* _Directions for this task_: List each line below that contains the word "among", copying every such line in full.

* _Extracted records_:
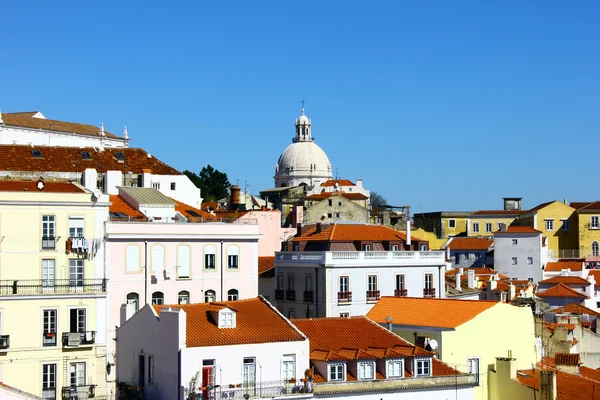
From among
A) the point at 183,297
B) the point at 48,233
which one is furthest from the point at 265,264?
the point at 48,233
--
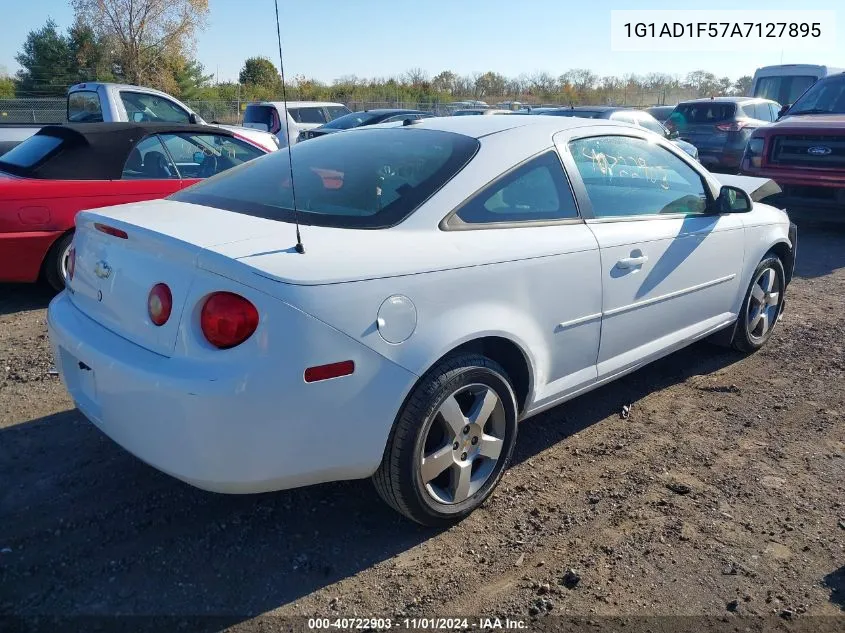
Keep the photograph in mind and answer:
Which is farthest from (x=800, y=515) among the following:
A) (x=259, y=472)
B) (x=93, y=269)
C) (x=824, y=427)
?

* _Reply to the task_:
From among
Which is farthest from (x=800, y=515) among the following:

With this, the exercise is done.